DIRECTIONS FOR THIS TASK >> Scan the records for the line containing "United States, site archbold_FL-07."; extract it and all later lines, verbatim, through the end, and nothing before it.

WORKING DATA >>
-=-=-=-=-

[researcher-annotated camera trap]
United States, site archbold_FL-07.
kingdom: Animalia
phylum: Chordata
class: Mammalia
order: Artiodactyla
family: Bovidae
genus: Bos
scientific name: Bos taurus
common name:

-=-=-=-=-

SOLVED EXERCISE >>
United States, site archbold_FL-07.
kingdom: Animalia
phylum: Chordata
class: Mammalia
order: Artiodactyla
family: Bovidae
genus: Bos
scientific name: Bos taurus
common name:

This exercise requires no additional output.